Skip forward to 6 months and the sleeping is back on track (give or take the odd night) and considering Indi now has 6 teeth that’s pretty good going. My hair is still falling out as much as the cast of made in Chelsea and nappy changes have turned into a qualifier for ninja warrior. Indi has started rolling and crawling now and trying to keep her on her back to change her nappy is near on impossible. She’s also started food now so you can only imagine what is going on down there! I had an incident the other day where she had a major poonami in Aldi - right up her back, coming through her romper and soaked through to the pushchair liner. If you’ve ever experienced this don’t you just feel like screaming up to the sky.....WHY ME?!?!?! I’ve just had to:
1. Pack my shopping like a frigging octopus because the cashier thinks they win a prize for how fast they can swipe it across the scanner and how far they can launch it off the ridiculously small ‘packing area’
2. Carry 4 bags over from the shop to the car like a bloody donkey whilst trying to steer a pushchair - which may I add was not in a parent and child space because some wanker with a 15 year old had just nabbed the last one as I drove in (please note if you are one of the wankers that does this, you’re going to hell)
3. Work out how I’m going to get my baby in the car with the 7mm space that’s been left for me to get the door open
So why oh why does the cherry on this already shitty cake have to literally be that...shit! I pondered about what to do for a few seconds and resulted in sitting her on a bag for life in her car seat until I got to my mums. There was no way I was risking her rolling round like a ‘shit tumble dryer’ in the boot/backseat whilst I attempted to change her so the 10p plastic bag took one for the team. This is one little plastic friend that sadly will not be a friend for life, but you did what you had to do, and for that, I will be eternally grateful.

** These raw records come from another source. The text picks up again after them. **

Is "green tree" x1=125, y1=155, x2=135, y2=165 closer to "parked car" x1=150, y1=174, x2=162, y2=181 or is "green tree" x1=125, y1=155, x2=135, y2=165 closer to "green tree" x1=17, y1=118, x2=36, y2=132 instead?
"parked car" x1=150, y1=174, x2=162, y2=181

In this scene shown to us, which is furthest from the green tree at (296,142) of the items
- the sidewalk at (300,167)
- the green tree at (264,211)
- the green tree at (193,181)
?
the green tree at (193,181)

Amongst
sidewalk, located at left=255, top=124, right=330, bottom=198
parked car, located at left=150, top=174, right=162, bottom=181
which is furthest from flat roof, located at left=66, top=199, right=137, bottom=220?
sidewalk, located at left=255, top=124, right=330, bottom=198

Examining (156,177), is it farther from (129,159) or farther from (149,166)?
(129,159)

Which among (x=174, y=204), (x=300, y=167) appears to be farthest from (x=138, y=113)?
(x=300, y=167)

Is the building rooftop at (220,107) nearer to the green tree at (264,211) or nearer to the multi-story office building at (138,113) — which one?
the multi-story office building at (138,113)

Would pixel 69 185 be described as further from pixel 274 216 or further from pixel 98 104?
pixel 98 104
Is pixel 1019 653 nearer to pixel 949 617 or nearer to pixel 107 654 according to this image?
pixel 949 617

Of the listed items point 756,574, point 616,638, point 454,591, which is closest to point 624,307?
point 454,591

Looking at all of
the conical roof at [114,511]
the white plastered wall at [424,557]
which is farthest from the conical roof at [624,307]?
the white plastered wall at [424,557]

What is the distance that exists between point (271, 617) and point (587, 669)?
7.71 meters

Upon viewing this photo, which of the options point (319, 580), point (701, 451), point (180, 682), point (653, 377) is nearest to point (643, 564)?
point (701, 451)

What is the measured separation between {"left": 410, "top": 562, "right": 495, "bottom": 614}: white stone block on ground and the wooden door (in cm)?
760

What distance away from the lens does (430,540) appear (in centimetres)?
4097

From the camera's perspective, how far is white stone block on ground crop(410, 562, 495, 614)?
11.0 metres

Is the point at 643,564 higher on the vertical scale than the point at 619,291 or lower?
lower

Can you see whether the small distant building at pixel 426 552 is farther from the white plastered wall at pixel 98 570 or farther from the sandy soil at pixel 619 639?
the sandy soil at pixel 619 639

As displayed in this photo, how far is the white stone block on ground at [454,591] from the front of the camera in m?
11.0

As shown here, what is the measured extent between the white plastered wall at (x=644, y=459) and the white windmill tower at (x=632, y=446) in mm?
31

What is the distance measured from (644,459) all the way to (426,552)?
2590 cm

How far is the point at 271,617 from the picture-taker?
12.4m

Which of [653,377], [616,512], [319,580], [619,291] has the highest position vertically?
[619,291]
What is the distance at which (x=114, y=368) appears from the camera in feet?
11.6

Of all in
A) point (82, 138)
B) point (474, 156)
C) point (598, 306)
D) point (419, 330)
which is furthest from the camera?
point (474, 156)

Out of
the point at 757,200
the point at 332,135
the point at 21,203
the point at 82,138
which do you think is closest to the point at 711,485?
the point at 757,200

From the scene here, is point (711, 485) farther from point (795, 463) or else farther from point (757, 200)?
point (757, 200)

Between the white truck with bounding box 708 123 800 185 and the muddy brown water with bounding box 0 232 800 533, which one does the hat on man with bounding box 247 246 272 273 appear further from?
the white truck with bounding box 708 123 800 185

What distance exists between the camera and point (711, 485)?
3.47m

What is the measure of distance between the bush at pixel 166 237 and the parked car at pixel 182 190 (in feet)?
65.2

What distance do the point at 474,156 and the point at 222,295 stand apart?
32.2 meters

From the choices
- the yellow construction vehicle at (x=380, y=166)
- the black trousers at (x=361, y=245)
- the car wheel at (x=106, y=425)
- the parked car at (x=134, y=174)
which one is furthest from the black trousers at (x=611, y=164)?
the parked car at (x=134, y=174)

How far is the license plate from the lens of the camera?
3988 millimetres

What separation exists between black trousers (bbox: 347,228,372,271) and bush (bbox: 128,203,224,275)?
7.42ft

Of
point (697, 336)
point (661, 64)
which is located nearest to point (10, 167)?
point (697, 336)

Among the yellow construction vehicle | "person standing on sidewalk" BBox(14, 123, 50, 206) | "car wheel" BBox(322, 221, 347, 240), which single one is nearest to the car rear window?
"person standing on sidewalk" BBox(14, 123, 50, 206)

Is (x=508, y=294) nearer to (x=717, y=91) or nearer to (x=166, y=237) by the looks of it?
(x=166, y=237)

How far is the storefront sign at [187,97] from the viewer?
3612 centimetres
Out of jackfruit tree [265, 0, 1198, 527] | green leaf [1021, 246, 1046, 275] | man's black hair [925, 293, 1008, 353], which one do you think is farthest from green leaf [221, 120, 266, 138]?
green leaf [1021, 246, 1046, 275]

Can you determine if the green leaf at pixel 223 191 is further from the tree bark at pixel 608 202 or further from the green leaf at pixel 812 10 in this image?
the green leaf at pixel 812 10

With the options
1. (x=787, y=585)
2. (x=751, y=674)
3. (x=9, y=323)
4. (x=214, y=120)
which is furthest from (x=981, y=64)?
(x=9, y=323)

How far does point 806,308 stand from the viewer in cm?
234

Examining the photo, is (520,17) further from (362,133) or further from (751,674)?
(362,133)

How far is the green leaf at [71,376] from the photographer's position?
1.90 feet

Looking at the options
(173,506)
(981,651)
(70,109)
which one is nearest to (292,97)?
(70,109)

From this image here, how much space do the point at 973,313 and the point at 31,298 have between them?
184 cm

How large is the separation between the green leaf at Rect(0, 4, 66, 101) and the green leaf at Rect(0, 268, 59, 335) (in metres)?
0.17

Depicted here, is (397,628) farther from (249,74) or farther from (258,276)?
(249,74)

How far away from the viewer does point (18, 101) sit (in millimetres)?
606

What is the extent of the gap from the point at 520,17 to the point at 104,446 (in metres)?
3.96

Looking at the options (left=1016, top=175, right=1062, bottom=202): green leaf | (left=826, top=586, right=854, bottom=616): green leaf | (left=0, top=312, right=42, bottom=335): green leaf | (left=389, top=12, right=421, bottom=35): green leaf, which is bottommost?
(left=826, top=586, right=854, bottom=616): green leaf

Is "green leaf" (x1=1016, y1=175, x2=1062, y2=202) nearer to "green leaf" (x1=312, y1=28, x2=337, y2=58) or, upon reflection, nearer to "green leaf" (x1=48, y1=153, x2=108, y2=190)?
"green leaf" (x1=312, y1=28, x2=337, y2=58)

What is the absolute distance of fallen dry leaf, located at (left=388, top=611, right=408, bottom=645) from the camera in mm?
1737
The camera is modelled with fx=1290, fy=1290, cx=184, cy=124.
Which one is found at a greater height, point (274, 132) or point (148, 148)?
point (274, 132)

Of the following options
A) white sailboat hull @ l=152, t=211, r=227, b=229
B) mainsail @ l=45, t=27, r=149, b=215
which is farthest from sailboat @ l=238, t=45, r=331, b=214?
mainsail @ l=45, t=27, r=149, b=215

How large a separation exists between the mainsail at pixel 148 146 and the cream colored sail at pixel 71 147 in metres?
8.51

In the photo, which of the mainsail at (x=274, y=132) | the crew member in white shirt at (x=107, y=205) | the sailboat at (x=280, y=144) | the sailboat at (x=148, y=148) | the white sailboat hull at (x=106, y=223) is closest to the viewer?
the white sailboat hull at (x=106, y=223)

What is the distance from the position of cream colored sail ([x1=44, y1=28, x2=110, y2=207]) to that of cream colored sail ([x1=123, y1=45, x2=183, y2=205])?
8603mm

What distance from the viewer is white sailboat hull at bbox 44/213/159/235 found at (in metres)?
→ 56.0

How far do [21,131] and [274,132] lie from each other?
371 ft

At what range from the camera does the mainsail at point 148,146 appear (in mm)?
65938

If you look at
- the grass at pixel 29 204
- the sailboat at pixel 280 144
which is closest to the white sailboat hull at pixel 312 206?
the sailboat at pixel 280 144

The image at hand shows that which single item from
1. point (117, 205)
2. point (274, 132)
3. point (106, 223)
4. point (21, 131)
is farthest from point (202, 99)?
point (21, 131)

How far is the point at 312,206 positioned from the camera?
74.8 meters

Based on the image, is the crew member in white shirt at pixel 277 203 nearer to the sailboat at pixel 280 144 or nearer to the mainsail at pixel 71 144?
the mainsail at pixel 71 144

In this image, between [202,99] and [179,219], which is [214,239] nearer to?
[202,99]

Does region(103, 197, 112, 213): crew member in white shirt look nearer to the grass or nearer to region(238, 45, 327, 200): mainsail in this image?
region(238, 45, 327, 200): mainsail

So, if you are the parent of a new born or are expecting one in the near future, make the most of not having to worry about them rolling off the changing station when you turn your back for 2 seconds to grab a nappy. Make the most of them falling asleep on your chest without them using your Mum tum as a trampoline or trying to crawl over your back and kicking you in the throat. Make the most of those midnight cuddles in bed before putting them back into their snoozepods. Make the most of your thick, luscious locks before they get sucked down the plug hole and disappear for eternity and make the most of them being teenie tiny babies because I know it’s a cliché, but they grow up so fast!!! Literally just did a little cry that Indi isn’t a teenie tiny newborn anymore - but she is a cheeky, squishy, smiley bubba that is learning new things, developing her skills and showing us different sides of her little personality everyday and for the time being, I am making the most of that.